Document
※
Voyage Shetlands et Orcades du 17 mai au 26 mai 2019.
Article rédigé par Karin Welschen, membre de l'équipage d'ornithologues, durant ce séjour .
Une rencontre. Philippe et Christian sympathisent lors d’un « blabla car ». Ils parlent de voyages et d’oiseaux. Un courant passe entre les deux hommes. Un premier voyage en Islande en juin 2018. Philippe propose alors une expérience sur son voilier : combiner une découverte ornitho en voilier dans les Shetlands et les Orcades. C’est tentant !
Le groupe est vite constitué, nous sommes 7 à partir. Et sans expérience aucune ! Sauf en ornithologie.
Quatre Belges, une Française et nous deux belgo-français.
Philippe, le capitaine ou skipper, nous attend à Lerwick aux Shetlands le samedi 18 mai pour nous embarquer sur son voilier. Après une traversée de nuit en ferry d’Aberdeen à Lerwick, nous arrivons à 7h30, nous devons, ma foi, trouver le bateau « Zérø infini ». Après avoir marché avec les sacs durant ¾ d’heure (certains ont pris le taxi !) nous apercevons au loin le voilier. Première impression : un haut mât qui dépasse dans le ciel gris chargé d’humidité. Il est beau avec son nez fin, ses grands hublots qui donnent de la lumière à l’intérieur, il donne confiance. Il faut y monter sans accrocher les cordages, en faisant attention à ne pas faire tomber les sacs, ne pas perdre ses chaussures ou son écharpe volant dans le vent.
※
Une série d'enregistrements
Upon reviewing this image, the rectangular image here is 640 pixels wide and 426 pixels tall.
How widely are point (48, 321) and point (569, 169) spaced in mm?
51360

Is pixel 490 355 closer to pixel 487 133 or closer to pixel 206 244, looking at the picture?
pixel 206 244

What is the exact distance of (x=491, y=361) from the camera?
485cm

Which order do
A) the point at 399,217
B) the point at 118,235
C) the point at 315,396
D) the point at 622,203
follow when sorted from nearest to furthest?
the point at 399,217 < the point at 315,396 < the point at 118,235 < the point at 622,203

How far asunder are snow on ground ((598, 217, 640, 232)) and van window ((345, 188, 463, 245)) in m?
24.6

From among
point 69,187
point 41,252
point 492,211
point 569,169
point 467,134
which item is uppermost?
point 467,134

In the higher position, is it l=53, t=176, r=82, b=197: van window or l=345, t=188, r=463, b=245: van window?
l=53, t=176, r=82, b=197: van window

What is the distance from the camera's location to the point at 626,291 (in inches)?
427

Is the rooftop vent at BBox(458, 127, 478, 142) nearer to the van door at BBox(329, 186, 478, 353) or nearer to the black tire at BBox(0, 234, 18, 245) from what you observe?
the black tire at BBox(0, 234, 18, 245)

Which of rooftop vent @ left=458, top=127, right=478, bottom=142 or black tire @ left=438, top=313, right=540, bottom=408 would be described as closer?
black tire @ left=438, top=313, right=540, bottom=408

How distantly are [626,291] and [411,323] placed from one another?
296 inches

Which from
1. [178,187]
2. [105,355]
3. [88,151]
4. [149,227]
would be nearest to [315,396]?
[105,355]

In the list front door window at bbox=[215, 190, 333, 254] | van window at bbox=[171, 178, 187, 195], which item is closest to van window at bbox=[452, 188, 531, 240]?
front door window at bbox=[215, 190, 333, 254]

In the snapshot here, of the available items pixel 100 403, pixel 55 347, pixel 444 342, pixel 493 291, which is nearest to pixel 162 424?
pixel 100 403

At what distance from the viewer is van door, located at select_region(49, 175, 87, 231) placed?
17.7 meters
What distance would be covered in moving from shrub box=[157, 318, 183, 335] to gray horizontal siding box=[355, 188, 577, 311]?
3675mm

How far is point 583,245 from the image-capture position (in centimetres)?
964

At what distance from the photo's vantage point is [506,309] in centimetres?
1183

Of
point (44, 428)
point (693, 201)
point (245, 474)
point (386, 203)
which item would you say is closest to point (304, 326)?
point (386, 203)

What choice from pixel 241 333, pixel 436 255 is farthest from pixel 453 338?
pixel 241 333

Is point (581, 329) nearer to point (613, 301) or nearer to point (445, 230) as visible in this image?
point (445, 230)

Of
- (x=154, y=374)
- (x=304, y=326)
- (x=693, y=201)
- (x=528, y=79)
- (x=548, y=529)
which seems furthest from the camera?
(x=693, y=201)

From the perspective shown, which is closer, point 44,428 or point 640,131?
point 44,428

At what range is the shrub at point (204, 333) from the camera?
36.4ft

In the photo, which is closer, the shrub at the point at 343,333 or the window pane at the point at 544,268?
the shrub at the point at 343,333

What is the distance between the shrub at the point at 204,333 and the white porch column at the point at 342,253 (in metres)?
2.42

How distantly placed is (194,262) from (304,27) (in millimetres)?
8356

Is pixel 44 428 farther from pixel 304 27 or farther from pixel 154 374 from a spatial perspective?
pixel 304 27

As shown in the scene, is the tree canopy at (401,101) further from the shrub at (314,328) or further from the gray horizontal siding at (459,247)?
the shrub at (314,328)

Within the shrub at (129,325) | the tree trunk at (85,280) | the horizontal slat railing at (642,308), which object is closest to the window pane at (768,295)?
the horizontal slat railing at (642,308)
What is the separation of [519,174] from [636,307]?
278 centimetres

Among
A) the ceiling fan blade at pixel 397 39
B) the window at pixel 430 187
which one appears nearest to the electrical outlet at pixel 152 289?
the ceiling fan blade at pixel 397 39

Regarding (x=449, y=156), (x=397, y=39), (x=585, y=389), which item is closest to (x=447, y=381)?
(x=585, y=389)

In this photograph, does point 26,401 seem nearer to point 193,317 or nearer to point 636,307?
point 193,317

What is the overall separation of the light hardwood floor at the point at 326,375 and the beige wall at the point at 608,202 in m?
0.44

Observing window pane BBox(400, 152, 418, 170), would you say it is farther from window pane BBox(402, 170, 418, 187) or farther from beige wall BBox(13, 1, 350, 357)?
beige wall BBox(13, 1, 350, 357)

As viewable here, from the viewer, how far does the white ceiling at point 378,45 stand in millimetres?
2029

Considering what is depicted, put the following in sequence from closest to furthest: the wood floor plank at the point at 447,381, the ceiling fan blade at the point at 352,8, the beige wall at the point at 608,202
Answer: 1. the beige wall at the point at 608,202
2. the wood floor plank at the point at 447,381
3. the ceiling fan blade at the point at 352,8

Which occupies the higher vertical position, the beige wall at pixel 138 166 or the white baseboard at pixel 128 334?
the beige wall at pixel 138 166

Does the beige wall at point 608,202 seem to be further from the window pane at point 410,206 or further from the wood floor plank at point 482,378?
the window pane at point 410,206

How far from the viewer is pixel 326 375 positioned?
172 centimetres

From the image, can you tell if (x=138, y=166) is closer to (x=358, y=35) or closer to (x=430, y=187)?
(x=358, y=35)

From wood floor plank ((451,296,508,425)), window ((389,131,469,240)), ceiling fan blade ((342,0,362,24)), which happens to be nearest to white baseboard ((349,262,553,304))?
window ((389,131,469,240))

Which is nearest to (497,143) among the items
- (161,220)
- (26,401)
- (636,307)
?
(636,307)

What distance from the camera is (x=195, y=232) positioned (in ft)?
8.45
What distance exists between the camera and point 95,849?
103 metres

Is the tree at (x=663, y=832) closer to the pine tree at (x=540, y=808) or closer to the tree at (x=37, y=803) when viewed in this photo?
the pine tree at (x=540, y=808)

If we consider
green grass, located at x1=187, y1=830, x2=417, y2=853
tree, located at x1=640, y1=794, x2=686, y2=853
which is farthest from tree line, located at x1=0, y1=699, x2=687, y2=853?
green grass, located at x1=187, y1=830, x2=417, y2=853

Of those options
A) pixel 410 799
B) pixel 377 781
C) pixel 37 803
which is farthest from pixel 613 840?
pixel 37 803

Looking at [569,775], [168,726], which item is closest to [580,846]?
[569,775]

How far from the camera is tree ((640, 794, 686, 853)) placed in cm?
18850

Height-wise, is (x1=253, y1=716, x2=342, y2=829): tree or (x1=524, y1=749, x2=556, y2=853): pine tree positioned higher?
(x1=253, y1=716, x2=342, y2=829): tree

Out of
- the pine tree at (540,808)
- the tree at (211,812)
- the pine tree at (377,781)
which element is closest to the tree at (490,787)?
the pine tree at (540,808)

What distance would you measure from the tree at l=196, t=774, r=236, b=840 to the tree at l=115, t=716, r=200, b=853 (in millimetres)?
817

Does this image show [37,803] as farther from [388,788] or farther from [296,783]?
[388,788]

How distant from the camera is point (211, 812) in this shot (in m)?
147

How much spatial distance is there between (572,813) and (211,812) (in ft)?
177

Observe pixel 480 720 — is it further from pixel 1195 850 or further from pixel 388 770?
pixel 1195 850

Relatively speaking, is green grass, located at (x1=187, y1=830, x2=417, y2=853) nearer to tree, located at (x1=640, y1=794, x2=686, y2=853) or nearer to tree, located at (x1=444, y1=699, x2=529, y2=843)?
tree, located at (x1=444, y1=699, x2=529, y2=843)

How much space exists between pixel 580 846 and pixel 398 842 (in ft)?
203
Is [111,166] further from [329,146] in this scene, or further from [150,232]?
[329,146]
※
Énoncé 1
Répondez à ces questions sur le récit du voyage aux Shetlands :
(a) Où et quand a eu lieu le premier voyage de Philippe et Christian ?
(b) Combien de personnes composent le groupe qui part ?
(c) Comment s'appelle le voilier que le groupe doit trouver à Lerwick ?
Énoncé 2
Recopiez les lignes de la liste depuis son début jusqu'à la ligne contenant "the point at 399,217 <" incluse, en substituant "viewer" à "camera" et en laissant tout le reste intact.

Réponse complète 1
(a) En Islande, en juin 2018.
(b) Sept personnes.
(c) « Zérø infini ».

Réponse complète 2
Upon reviewing this image, the rectangular image here is 640 pixels wide and 426 pixels tall.
How widely are point (48, 321) and point (569, 169) spaced in mm?
51360

Is pixel 490 355 closer to pixel 487 133 or closer to pixel 206 244, looking at the picture?
pixel 206 244

What is the exact distance of (x=491, y=361) from the viewer?
485cm

Which order do
A) the point at 399,217
B) the point at 118,235
C) the point at 315,396
D) the point at 622,203
follow when sorted from nearest to furthest?
the point at 399,217 < the point at 315,396 < the point at 118,235 < the point at 622,203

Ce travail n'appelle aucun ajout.